• _The problem_: Reproduce every item below word for word, leaving out the pictures.

• _Records to use_:
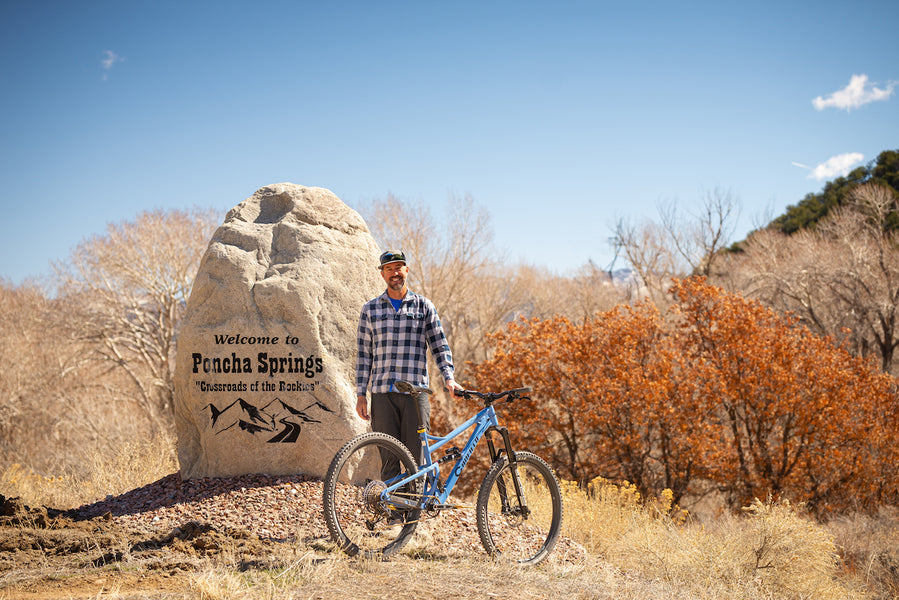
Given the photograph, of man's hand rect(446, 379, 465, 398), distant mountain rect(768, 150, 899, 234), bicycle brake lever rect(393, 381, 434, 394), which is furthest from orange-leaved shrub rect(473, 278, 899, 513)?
distant mountain rect(768, 150, 899, 234)

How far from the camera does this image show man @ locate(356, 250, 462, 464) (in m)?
4.50

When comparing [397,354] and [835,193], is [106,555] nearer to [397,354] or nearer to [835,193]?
[397,354]

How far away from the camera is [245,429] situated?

• _Answer to this task_:
Given the photograph, of man's hand rect(446, 379, 465, 398), distant mountain rect(768, 150, 899, 234), bicycle brake lever rect(393, 381, 434, 394), which is furthest from orange-leaved shrub rect(473, 278, 899, 513)?
distant mountain rect(768, 150, 899, 234)

How far from the camera does this image show man @ locate(356, 250, 462, 464) (in m)?
4.50

When comparing [397,354] and [835,193], is [106,555] nearer to [397,354] or nearer to [835,193]?
[397,354]

How far away from the camera is [245,429] situated?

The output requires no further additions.